After hearing and reading so much about the Transtheoretical Model and the Stages of Change, I wanted to supplement Tara’s lovely presentation and this week’s readings with an exploration of motivational interviewing. So this post will talk about how motivational interviewing is related to our readings, what exactly it is, how it’s related to public health in general and I’ll leave you with a question to ponder or discuss in the comment section.
How is this related to our readings?
Parvanta mentions motivational interviewing in the text when she differs theory-base methods (stage-based behavioral adoption) from practice strategies (motivational interviewing) and activities/channels (counseling sessions). What this means is that Motivational interviewing or MI, is an intervention that delivers an adaptation of stages of change theory to actually change an individual’s behaviour. MI is not the only way of delivering an adaptation of the stages of change theory. Click here to see another way to deliver a practice strategy informed by the Transtheoretical model.

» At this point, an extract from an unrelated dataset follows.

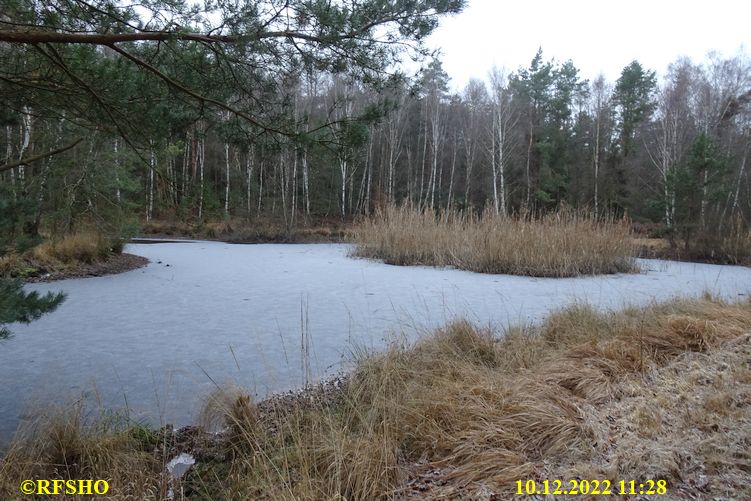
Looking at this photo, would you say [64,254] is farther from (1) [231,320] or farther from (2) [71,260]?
(1) [231,320]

What is Motivational Interviewing?
MI is an evidence-based counseling intervention that has shown to be effective in treating people with addictions issues (for those interested in the evidence here is an open access journal article full of psychology jargon about MI).
MI is used to ‘move’ people in one stage of change to another by directing the conversation in such a way so that the client (and not the clinician) is the one coming up with the reasons (motivation) to change. Like my title suggests a quick and dirty way to understand MI is that it is remarkably similar to the “reverse psychology” our parents (or at least TV parents) used on us when we were kids.
A foundational concept to MI is that people often get defensive when someone else is telling them why their behaviour is bad and they need to change it. This results in the person putting more effort into justifying their behaviour and why they shouldn’t change than why they should. For this reason, MI places the burden of explaining why a behaviour is bad on the person who is doing it. It is argued that this allows the person to own the behaviour change and their own personal reasons for change. This ownership increases the likelihood of follow through and maintenance of the behaviour change. MI can be compared to traditional ‘intervention’ style, which use confrontation to attempt to motivate people into changing in their problematic behaviours.
Below is a video of Dr. Bill Miller, the creator of motivational interview, talking about traditional addictions approaches, the background and basics of MI.
This is public health course not a course in addictions. Why should I know about motivational interviewing?
MI is now being used for individual behavior change for behaviors like physical inactivity and healthy eating. The Public Health Agency of Canada is now promoting the use of MI techniques by physicians for supporting behaviour change in their patients (as seen in the video overview below). See their website for more videos on using MI techniques for specific behaviours (eg. physical inactivity).
A question for your consideration:
Motivational interviewing claims to be client driven but can also be portrayed as quite manipulative. What ethical considerations do you think are important to be aware of before using MI or any other change theories on the behaviour of others?